Une revendication de hackers prorusses

Il n’a pas fallu longtemps pour repérer une revendication sur les réseaux sociaux de cette cyberattaque sans commune mesure qui a touché le pays. Il semble bien que ce soit un groupe de hackers prorusses qui ait décidé cette offensive numérique pour faire payer au Luxembourg son engagement aux côtés de pays européens pour aider l’Ukraine. Mardi, le Premier ministre ukrainien, Denys Shmyhal, était dans la capitale notamment pour rencontrer son homologue luxembourgeois. Luc Frieden a d’ailleurs annoncé la participation financière du Grand-Duché à l’initiative tchèque visant à acquérir 800 000 obus hors de l’Union européenne pour les forces de Kiev.

Une décision insupportable apparemment pour l’armée numérique des pro-Poutine. Le message de ces soldats virtuels, qui reste à authentifier, informait sur les réseaux sociaux que «les hackers russes se sont unis pour punir les autorités russophobes du Luxembourg». Ils ajoutent «l’État nain, malgré sa petite taille, a décidé de danser sur le même tempo que ses voisins européens en s’impliquant dans l’initiative tchèque pour fournir des obus aux supporters de Bandera (NDLR : Bandera était un nationaliste ukrainien collaborateur des nazis)». Le message se poursuit en évoquant les groupes de hackers impliqués et un «gloire à la Russie» en guise de signature.

Ce type d’attaque n’est pas surprenant et vu la mobilisation du Grand-Duché dans le conflit, il risque d’y en avoir d’autres. La semaine dernière, quelque «800 sites administratifs» français avaient été visés lors de la cyberattaque «d’une ampleur inédite» qui a débuté dimanche et duré 48 heures, revendiquée par des hackers prorusses. «L’État français a vécu une attaque d’une ampleur inédite, en intensité, en temps, et en démultiplication du nombre de points d’assaillants», avait déclaré le ministre français de la Fonction publique, Stanislas Guerini.

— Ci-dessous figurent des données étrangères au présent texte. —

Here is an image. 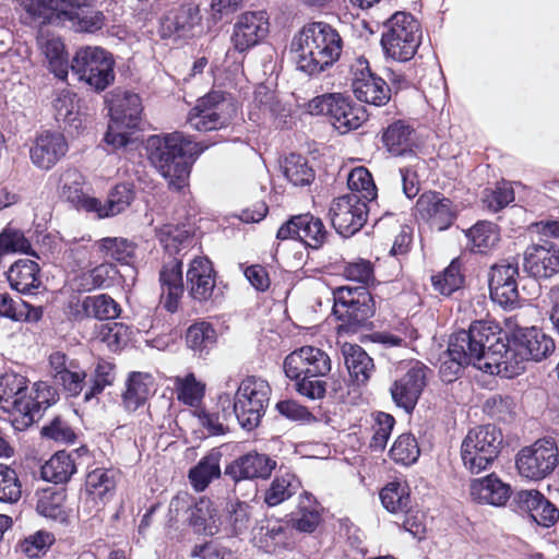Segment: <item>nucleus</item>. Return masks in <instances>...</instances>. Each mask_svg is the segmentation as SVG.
I'll list each match as a JSON object with an SVG mask.
<instances>
[{"instance_id":"nucleus-1","label":"nucleus","mask_w":559,"mask_h":559,"mask_svg":"<svg viewBox=\"0 0 559 559\" xmlns=\"http://www.w3.org/2000/svg\"><path fill=\"white\" fill-rule=\"evenodd\" d=\"M343 38L338 31L323 21L306 23L292 38L290 52L297 70L317 76L341 57Z\"/></svg>"},{"instance_id":"nucleus-2","label":"nucleus","mask_w":559,"mask_h":559,"mask_svg":"<svg viewBox=\"0 0 559 559\" xmlns=\"http://www.w3.org/2000/svg\"><path fill=\"white\" fill-rule=\"evenodd\" d=\"M146 148L151 162L175 190L187 185L193 156L203 151L181 132L151 135Z\"/></svg>"},{"instance_id":"nucleus-3","label":"nucleus","mask_w":559,"mask_h":559,"mask_svg":"<svg viewBox=\"0 0 559 559\" xmlns=\"http://www.w3.org/2000/svg\"><path fill=\"white\" fill-rule=\"evenodd\" d=\"M555 350L554 340L542 330L516 326L509 338L504 378H513L525 370L527 361H540Z\"/></svg>"},{"instance_id":"nucleus-4","label":"nucleus","mask_w":559,"mask_h":559,"mask_svg":"<svg viewBox=\"0 0 559 559\" xmlns=\"http://www.w3.org/2000/svg\"><path fill=\"white\" fill-rule=\"evenodd\" d=\"M110 121L105 134V142L114 148L127 146L133 130L139 128L142 115V102L138 94L114 90L106 99Z\"/></svg>"},{"instance_id":"nucleus-5","label":"nucleus","mask_w":559,"mask_h":559,"mask_svg":"<svg viewBox=\"0 0 559 559\" xmlns=\"http://www.w3.org/2000/svg\"><path fill=\"white\" fill-rule=\"evenodd\" d=\"M421 41L419 22L407 12H395L385 23L381 36L384 55L392 60H411Z\"/></svg>"},{"instance_id":"nucleus-6","label":"nucleus","mask_w":559,"mask_h":559,"mask_svg":"<svg viewBox=\"0 0 559 559\" xmlns=\"http://www.w3.org/2000/svg\"><path fill=\"white\" fill-rule=\"evenodd\" d=\"M501 444L502 433L496 426L483 425L471 429L461 445L464 466L473 474L480 473L498 457Z\"/></svg>"},{"instance_id":"nucleus-7","label":"nucleus","mask_w":559,"mask_h":559,"mask_svg":"<svg viewBox=\"0 0 559 559\" xmlns=\"http://www.w3.org/2000/svg\"><path fill=\"white\" fill-rule=\"evenodd\" d=\"M311 115H326L333 127L342 134L358 129L367 121L366 109L341 93H328L313 97L307 104Z\"/></svg>"},{"instance_id":"nucleus-8","label":"nucleus","mask_w":559,"mask_h":559,"mask_svg":"<svg viewBox=\"0 0 559 559\" xmlns=\"http://www.w3.org/2000/svg\"><path fill=\"white\" fill-rule=\"evenodd\" d=\"M271 395L269 383L257 377L241 381L235 394L233 415L248 430L255 428L265 413Z\"/></svg>"},{"instance_id":"nucleus-9","label":"nucleus","mask_w":559,"mask_h":559,"mask_svg":"<svg viewBox=\"0 0 559 559\" xmlns=\"http://www.w3.org/2000/svg\"><path fill=\"white\" fill-rule=\"evenodd\" d=\"M115 61L111 55L99 47L80 48L71 62V70L80 81L100 92L115 80Z\"/></svg>"},{"instance_id":"nucleus-10","label":"nucleus","mask_w":559,"mask_h":559,"mask_svg":"<svg viewBox=\"0 0 559 559\" xmlns=\"http://www.w3.org/2000/svg\"><path fill=\"white\" fill-rule=\"evenodd\" d=\"M333 313L349 329L362 326L374 313V301L365 286H341L334 293Z\"/></svg>"},{"instance_id":"nucleus-11","label":"nucleus","mask_w":559,"mask_h":559,"mask_svg":"<svg viewBox=\"0 0 559 559\" xmlns=\"http://www.w3.org/2000/svg\"><path fill=\"white\" fill-rule=\"evenodd\" d=\"M559 463V450L556 442L539 439L532 445L524 447L515 457L519 474L531 480H539L550 475Z\"/></svg>"},{"instance_id":"nucleus-12","label":"nucleus","mask_w":559,"mask_h":559,"mask_svg":"<svg viewBox=\"0 0 559 559\" xmlns=\"http://www.w3.org/2000/svg\"><path fill=\"white\" fill-rule=\"evenodd\" d=\"M472 341L479 344L485 352V364H481L483 371L490 374L504 377L502 366L507 360L509 338L493 321L479 320L471 325Z\"/></svg>"},{"instance_id":"nucleus-13","label":"nucleus","mask_w":559,"mask_h":559,"mask_svg":"<svg viewBox=\"0 0 559 559\" xmlns=\"http://www.w3.org/2000/svg\"><path fill=\"white\" fill-rule=\"evenodd\" d=\"M235 111L234 104L222 92H211L198 100L187 122L200 132L218 130L228 124Z\"/></svg>"},{"instance_id":"nucleus-14","label":"nucleus","mask_w":559,"mask_h":559,"mask_svg":"<svg viewBox=\"0 0 559 559\" xmlns=\"http://www.w3.org/2000/svg\"><path fill=\"white\" fill-rule=\"evenodd\" d=\"M96 0H52L58 23L78 33H95L105 25V15L95 9Z\"/></svg>"},{"instance_id":"nucleus-15","label":"nucleus","mask_w":559,"mask_h":559,"mask_svg":"<svg viewBox=\"0 0 559 559\" xmlns=\"http://www.w3.org/2000/svg\"><path fill=\"white\" fill-rule=\"evenodd\" d=\"M352 88L356 98L362 103L382 106L390 99V87L386 82L374 75L366 58L355 59L350 67Z\"/></svg>"},{"instance_id":"nucleus-16","label":"nucleus","mask_w":559,"mask_h":559,"mask_svg":"<svg viewBox=\"0 0 559 559\" xmlns=\"http://www.w3.org/2000/svg\"><path fill=\"white\" fill-rule=\"evenodd\" d=\"M330 216L333 227L340 235L353 236L367 222V203L357 193L344 194L332 202Z\"/></svg>"},{"instance_id":"nucleus-17","label":"nucleus","mask_w":559,"mask_h":559,"mask_svg":"<svg viewBox=\"0 0 559 559\" xmlns=\"http://www.w3.org/2000/svg\"><path fill=\"white\" fill-rule=\"evenodd\" d=\"M277 239H299L312 249L321 248L329 238V231L321 218L310 213L293 216L277 230Z\"/></svg>"},{"instance_id":"nucleus-18","label":"nucleus","mask_w":559,"mask_h":559,"mask_svg":"<svg viewBox=\"0 0 559 559\" xmlns=\"http://www.w3.org/2000/svg\"><path fill=\"white\" fill-rule=\"evenodd\" d=\"M519 265L512 261H501L491 266L489 272V290L492 301L504 308L518 305Z\"/></svg>"},{"instance_id":"nucleus-19","label":"nucleus","mask_w":559,"mask_h":559,"mask_svg":"<svg viewBox=\"0 0 559 559\" xmlns=\"http://www.w3.org/2000/svg\"><path fill=\"white\" fill-rule=\"evenodd\" d=\"M284 371L288 378L324 377L331 371V359L321 348L302 346L285 358Z\"/></svg>"},{"instance_id":"nucleus-20","label":"nucleus","mask_w":559,"mask_h":559,"mask_svg":"<svg viewBox=\"0 0 559 559\" xmlns=\"http://www.w3.org/2000/svg\"><path fill=\"white\" fill-rule=\"evenodd\" d=\"M429 369L420 362H415L390 388V393L396 406L407 414L412 413L426 386Z\"/></svg>"},{"instance_id":"nucleus-21","label":"nucleus","mask_w":559,"mask_h":559,"mask_svg":"<svg viewBox=\"0 0 559 559\" xmlns=\"http://www.w3.org/2000/svg\"><path fill=\"white\" fill-rule=\"evenodd\" d=\"M267 34L269 19L265 12H245L237 17L230 40L237 51L243 52L260 44Z\"/></svg>"},{"instance_id":"nucleus-22","label":"nucleus","mask_w":559,"mask_h":559,"mask_svg":"<svg viewBox=\"0 0 559 559\" xmlns=\"http://www.w3.org/2000/svg\"><path fill=\"white\" fill-rule=\"evenodd\" d=\"M49 365L55 382L69 396L75 397L82 393L87 374L76 359L62 352H55L49 356Z\"/></svg>"},{"instance_id":"nucleus-23","label":"nucleus","mask_w":559,"mask_h":559,"mask_svg":"<svg viewBox=\"0 0 559 559\" xmlns=\"http://www.w3.org/2000/svg\"><path fill=\"white\" fill-rule=\"evenodd\" d=\"M415 215L439 230L447 229L456 218L453 202L439 192L423 193L415 206Z\"/></svg>"},{"instance_id":"nucleus-24","label":"nucleus","mask_w":559,"mask_h":559,"mask_svg":"<svg viewBox=\"0 0 559 559\" xmlns=\"http://www.w3.org/2000/svg\"><path fill=\"white\" fill-rule=\"evenodd\" d=\"M50 179L55 181L59 197L73 206L83 207L87 212L98 209L99 200L86 195L84 176L78 169H63L53 174Z\"/></svg>"},{"instance_id":"nucleus-25","label":"nucleus","mask_w":559,"mask_h":559,"mask_svg":"<svg viewBox=\"0 0 559 559\" xmlns=\"http://www.w3.org/2000/svg\"><path fill=\"white\" fill-rule=\"evenodd\" d=\"M275 467L276 461L266 454L248 452L230 462L225 467V475L236 483L254 478L265 479Z\"/></svg>"},{"instance_id":"nucleus-26","label":"nucleus","mask_w":559,"mask_h":559,"mask_svg":"<svg viewBox=\"0 0 559 559\" xmlns=\"http://www.w3.org/2000/svg\"><path fill=\"white\" fill-rule=\"evenodd\" d=\"M513 502L519 511L528 513L543 527H550L559 520L557 507L537 490H520Z\"/></svg>"},{"instance_id":"nucleus-27","label":"nucleus","mask_w":559,"mask_h":559,"mask_svg":"<svg viewBox=\"0 0 559 559\" xmlns=\"http://www.w3.org/2000/svg\"><path fill=\"white\" fill-rule=\"evenodd\" d=\"M58 400V393L55 388L47 382H36L33 385V394H27L24 405L27 409L23 412L22 418L11 419L13 427L17 430H24L34 421L39 420L45 409L55 404Z\"/></svg>"},{"instance_id":"nucleus-28","label":"nucleus","mask_w":559,"mask_h":559,"mask_svg":"<svg viewBox=\"0 0 559 559\" xmlns=\"http://www.w3.org/2000/svg\"><path fill=\"white\" fill-rule=\"evenodd\" d=\"M524 269L534 277H551L559 272V249L547 240L530 246L524 255Z\"/></svg>"},{"instance_id":"nucleus-29","label":"nucleus","mask_w":559,"mask_h":559,"mask_svg":"<svg viewBox=\"0 0 559 559\" xmlns=\"http://www.w3.org/2000/svg\"><path fill=\"white\" fill-rule=\"evenodd\" d=\"M68 152V143L63 134L46 131L39 134L29 154L35 166L41 169L52 168Z\"/></svg>"},{"instance_id":"nucleus-30","label":"nucleus","mask_w":559,"mask_h":559,"mask_svg":"<svg viewBox=\"0 0 559 559\" xmlns=\"http://www.w3.org/2000/svg\"><path fill=\"white\" fill-rule=\"evenodd\" d=\"M187 288L194 300L206 301L215 288V271L206 257L193 258L187 270Z\"/></svg>"},{"instance_id":"nucleus-31","label":"nucleus","mask_w":559,"mask_h":559,"mask_svg":"<svg viewBox=\"0 0 559 559\" xmlns=\"http://www.w3.org/2000/svg\"><path fill=\"white\" fill-rule=\"evenodd\" d=\"M472 329L462 330L454 333L449 342L448 357L456 359V364L453 366L457 369H462L464 366L473 365L477 369L483 371L481 364H485V352L479 346L478 342L472 341Z\"/></svg>"},{"instance_id":"nucleus-32","label":"nucleus","mask_w":559,"mask_h":559,"mask_svg":"<svg viewBox=\"0 0 559 559\" xmlns=\"http://www.w3.org/2000/svg\"><path fill=\"white\" fill-rule=\"evenodd\" d=\"M27 397V379L17 373H5L0 378V408L12 415V418H22L27 409L24 402Z\"/></svg>"},{"instance_id":"nucleus-33","label":"nucleus","mask_w":559,"mask_h":559,"mask_svg":"<svg viewBox=\"0 0 559 559\" xmlns=\"http://www.w3.org/2000/svg\"><path fill=\"white\" fill-rule=\"evenodd\" d=\"M292 528L278 520H264L255 527L253 544L266 554H276L290 546Z\"/></svg>"},{"instance_id":"nucleus-34","label":"nucleus","mask_w":559,"mask_h":559,"mask_svg":"<svg viewBox=\"0 0 559 559\" xmlns=\"http://www.w3.org/2000/svg\"><path fill=\"white\" fill-rule=\"evenodd\" d=\"M160 302L164 308L174 313L183 294L182 262L173 258L165 262L159 272Z\"/></svg>"},{"instance_id":"nucleus-35","label":"nucleus","mask_w":559,"mask_h":559,"mask_svg":"<svg viewBox=\"0 0 559 559\" xmlns=\"http://www.w3.org/2000/svg\"><path fill=\"white\" fill-rule=\"evenodd\" d=\"M469 493L473 500L495 507H502L511 497V487L495 474L471 481Z\"/></svg>"},{"instance_id":"nucleus-36","label":"nucleus","mask_w":559,"mask_h":559,"mask_svg":"<svg viewBox=\"0 0 559 559\" xmlns=\"http://www.w3.org/2000/svg\"><path fill=\"white\" fill-rule=\"evenodd\" d=\"M201 14L199 7L193 3L173 9L165 21V29L179 38L194 36L200 27Z\"/></svg>"},{"instance_id":"nucleus-37","label":"nucleus","mask_w":559,"mask_h":559,"mask_svg":"<svg viewBox=\"0 0 559 559\" xmlns=\"http://www.w3.org/2000/svg\"><path fill=\"white\" fill-rule=\"evenodd\" d=\"M341 350L350 377L357 384L366 383L374 369L372 358L357 344L344 343Z\"/></svg>"},{"instance_id":"nucleus-38","label":"nucleus","mask_w":559,"mask_h":559,"mask_svg":"<svg viewBox=\"0 0 559 559\" xmlns=\"http://www.w3.org/2000/svg\"><path fill=\"white\" fill-rule=\"evenodd\" d=\"M155 392V381L152 374L134 371L129 376L127 390L122 395L124 407L134 412L144 405Z\"/></svg>"},{"instance_id":"nucleus-39","label":"nucleus","mask_w":559,"mask_h":559,"mask_svg":"<svg viewBox=\"0 0 559 559\" xmlns=\"http://www.w3.org/2000/svg\"><path fill=\"white\" fill-rule=\"evenodd\" d=\"M39 266L35 261L21 259L8 271L10 287L21 294H31L40 285Z\"/></svg>"},{"instance_id":"nucleus-40","label":"nucleus","mask_w":559,"mask_h":559,"mask_svg":"<svg viewBox=\"0 0 559 559\" xmlns=\"http://www.w3.org/2000/svg\"><path fill=\"white\" fill-rule=\"evenodd\" d=\"M221 451L212 449L189 471L188 477L195 491L205 490L214 479L221 477Z\"/></svg>"},{"instance_id":"nucleus-41","label":"nucleus","mask_w":559,"mask_h":559,"mask_svg":"<svg viewBox=\"0 0 559 559\" xmlns=\"http://www.w3.org/2000/svg\"><path fill=\"white\" fill-rule=\"evenodd\" d=\"M37 40L48 61L50 71L56 78L64 80L69 72V61L61 39L59 37L49 36L40 31Z\"/></svg>"},{"instance_id":"nucleus-42","label":"nucleus","mask_w":559,"mask_h":559,"mask_svg":"<svg viewBox=\"0 0 559 559\" xmlns=\"http://www.w3.org/2000/svg\"><path fill=\"white\" fill-rule=\"evenodd\" d=\"M188 521L197 533L213 536L219 531L221 522L217 510L206 498H201L189 509Z\"/></svg>"},{"instance_id":"nucleus-43","label":"nucleus","mask_w":559,"mask_h":559,"mask_svg":"<svg viewBox=\"0 0 559 559\" xmlns=\"http://www.w3.org/2000/svg\"><path fill=\"white\" fill-rule=\"evenodd\" d=\"M36 511L45 516L56 521L64 522L68 518L64 502L66 492L61 488L47 487L36 493Z\"/></svg>"},{"instance_id":"nucleus-44","label":"nucleus","mask_w":559,"mask_h":559,"mask_svg":"<svg viewBox=\"0 0 559 559\" xmlns=\"http://www.w3.org/2000/svg\"><path fill=\"white\" fill-rule=\"evenodd\" d=\"M0 317L17 322H37L43 317V308L34 307L21 298L13 299L3 293L0 294Z\"/></svg>"},{"instance_id":"nucleus-45","label":"nucleus","mask_w":559,"mask_h":559,"mask_svg":"<svg viewBox=\"0 0 559 559\" xmlns=\"http://www.w3.org/2000/svg\"><path fill=\"white\" fill-rule=\"evenodd\" d=\"M300 487V481L295 474L280 469L264 493V502L269 507H275L289 499Z\"/></svg>"},{"instance_id":"nucleus-46","label":"nucleus","mask_w":559,"mask_h":559,"mask_svg":"<svg viewBox=\"0 0 559 559\" xmlns=\"http://www.w3.org/2000/svg\"><path fill=\"white\" fill-rule=\"evenodd\" d=\"M75 472V464L71 455L64 451L55 453L43 466L41 477L50 483H67Z\"/></svg>"},{"instance_id":"nucleus-47","label":"nucleus","mask_w":559,"mask_h":559,"mask_svg":"<svg viewBox=\"0 0 559 559\" xmlns=\"http://www.w3.org/2000/svg\"><path fill=\"white\" fill-rule=\"evenodd\" d=\"M413 129L402 120L391 123L382 134V142L395 156L403 155L411 148Z\"/></svg>"},{"instance_id":"nucleus-48","label":"nucleus","mask_w":559,"mask_h":559,"mask_svg":"<svg viewBox=\"0 0 559 559\" xmlns=\"http://www.w3.org/2000/svg\"><path fill=\"white\" fill-rule=\"evenodd\" d=\"M133 198L132 188L127 183H120L109 192L105 204L99 201L98 209L91 210V212L97 213L100 218L115 216L123 212L131 204Z\"/></svg>"},{"instance_id":"nucleus-49","label":"nucleus","mask_w":559,"mask_h":559,"mask_svg":"<svg viewBox=\"0 0 559 559\" xmlns=\"http://www.w3.org/2000/svg\"><path fill=\"white\" fill-rule=\"evenodd\" d=\"M286 179L296 187L309 186L314 180V170L309 166L306 157L290 154L282 164Z\"/></svg>"},{"instance_id":"nucleus-50","label":"nucleus","mask_w":559,"mask_h":559,"mask_svg":"<svg viewBox=\"0 0 559 559\" xmlns=\"http://www.w3.org/2000/svg\"><path fill=\"white\" fill-rule=\"evenodd\" d=\"M118 473L115 469L95 468L86 476V491L93 498L105 499L111 496L117 485Z\"/></svg>"},{"instance_id":"nucleus-51","label":"nucleus","mask_w":559,"mask_h":559,"mask_svg":"<svg viewBox=\"0 0 559 559\" xmlns=\"http://www.w3.org/2000/svg\"><path fill=\"white\" fill-rule=\"evenodd\" d=\"M466 237L473 251L485 252L497 245L499 231L496 224L479 222L466 231Z\"/></svg>"},{"instance_id":"nucleus-52","label":"nucleus","mask_w":559,"mask_h":559,"mask_svg":"<svg viewBox=\"0 0 559 559\" xmlns=\"http://www.w3.org/2000/svg\"><path fill=\"white\" fill-rule=\"evenodd\" d=\"M173 383L179 402L188 406H197L201 402L205 385L198 381L193 373L177 376L173 378Z\"/></svg>"},{"instance_id":"nucleus-53","label":"nucleus","mask_w":559,"mask_h":559,"mask_svg":"<svg viewBox=\"0 0 559 559\" xmlns=\"http://www.w3.org/2000/svg\"><path fill=\"white\" fill-rule=\"evenodd\" d=\"M278 111V102L275 93L265 85H260L254 91L252 108L249 118L259 122L264 118H273Z\"/></svg>"},{"instance_id":"nucleus-54","label":"nucleus","mask_w":559,"mask_h":559,"mask_svg":"<svg viewBox=\"0 0 559 559\" xmlns=\"http://www.w3.org/2000/svg\"><path fill=\"white\" fill-rule=\"evenodd\" d=\"M75 94L69 90H62L57 94L53 100L56 119L70 127L79 129L82 127V118L78 110Z\"/></svg>"},{"instance_id":"nucleus-55","label":"nucleus","mask_w":559,"mask_h":559,"mask_svg":"<svg viewBox=\"0 0 559 559\" xmlns=\"http://www.w3.org/2000/svg\"><path fill=\"white\" fill-rule=\"evenodd\" d=\"M28 23L53 24L57 20V3L52 0H20Z\"/></svg>"},{"instance_id":"nucleus-56","label":"nucleus","mask_w":559,"mask_h":559,"mask_svg":"<svg viewBox=\"0 0 559 559\" xmlns=\"http://www.w3.org/2000/svg\"><path fill=\"white\" fill-rule=\"evenodd\" d=\"M93 246L97 248L104 258L123 264H128L134 253L133 243L124 238L107 237L96 241Z\"/></svg>"},{"instance_id":"nucleus-57","label":"nucleus","mask_w":559,"mask_h":559,"mask_svg":"<svg viewBox=\"0 0 559 559\" xmlns=\"http://www.w3.org/2000/svg\"><path fill=\"white\" fill-rule=\"evenodd\" d=\"M115 379V365L104 359L98 360L90 379V385L84 392V402L96 397L106 386L111 385Z\"/></svg>"},{"instance_id":"nucleus-58","label":"nucleus","mask_w":559,"mask_h":559,"mask_svg":"<svg viewBox=\"0 0 559 559\" xmlns=\"http://www.w3.org/2000/svg\"><path fill=\"white\" fill-rule=\"evenodd\" d=\"M382 506L391 513L399 514L411 506V497L405 485L397 481L389 483L381 491Z\"/></svg>"},{"instance_id":"nucleus-59","label":"nucleus","mask_w":559,"mask_h":559,"mask_svg":"<svg viewBox=\"0 0 559 559\" xmlns=\"http://www.w3.org/2000/svg\"><path fill=\"white\" fill-rule=\"evenodd\" d=\"M432 286L444 296L460 289L464 282L461 264L457 259L452 260L448 267L431 277Z\"/></svg>"},{"instance_id":"nucleus-60","label":"nucleus","mask_w":559,"mask_h":559,"mask_svg":"<svg viewBox=\"0 0 559 559\" xmlns=\"http://www.w3.org/2000/svg\"><path fill=\"white\" fill-rule=\"evenodd\" d=\"M189 348L202 355L216 342V332L207 322H199L191 325L186 335Z\"/></svg>"},{"instance_id":"nucleus-61","label":"nucleus","mask_w":559,"mask_h":559,"mask_svg":"<svg viewBox=\"0 0 559 559\" xmlns=\"http://www.w3.org/2000/svg\"><path fill=\"white\" fill-rule=\"evenodd\" d=\"M420 455V450L415 437L411 433H402L394 441L391 450V459L403 465L414 464Z\"/></svg>"},{"instance_id":"nucleus-62","label":"nucleus","mask_w":559,"mask_h":559,"mask_svg":"<svg viewBox=\"0 0 559 559\" xmlns=\"http://www.w3.org/2000/svg\"><path fill=\"white\" fill-rule=\"evenodd\" d=\"M349 193H357L365 202L373 201L377 197V188L371 174L365 167H356L347 178Z\"/></svg>"},{"instance_id":"nucleus-63","label":"nucleus","mask_w":559,"mask_h":559,"mask_svg":"<svg viewBox=\"0 0 559 559\" xmlns=\"http://www.w3.org/2000/svg\"><path fill=\"white\" fill-rule=\"evenodd\" d=\"M22 485L11 466L0 463V502L15 503L21 499Z\"/></svg>"},{"instance_id":"nucleus-64","label":"nucleus","mask_w":559,"mask_h":559,"mask_svg":"<svg viewBox=\"0 0 559 559\" xmlns=\"http://www.w3.org/2000/svg\"><path fill=\"white\" fill-rule=\"evenodd\" d=\"M90 319L114 320L121 312L120 305L109 295L88 296Z\"/></svg>"}]
</instances>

La section de lutte contre la cybercriminalité du parquet de Paris avait ouvert une enquête après ces attaques informatiques. Le ministre s’était également montré très prudent concernant la revendication d’un groupe de hackers pro-russes. Les ministères de l’Économie, de la Culture, de la Transition écologique, les services du Premier ministre ou la direction générale de l’Aviation civile (DGAC) avaient notamment été visés. Il n’est pas certain que ces attaques, au Luxembourg ou ailleurs, minent la détermination des pays européens à aider les forces ukrainiennes à résister au joug du Kremlin.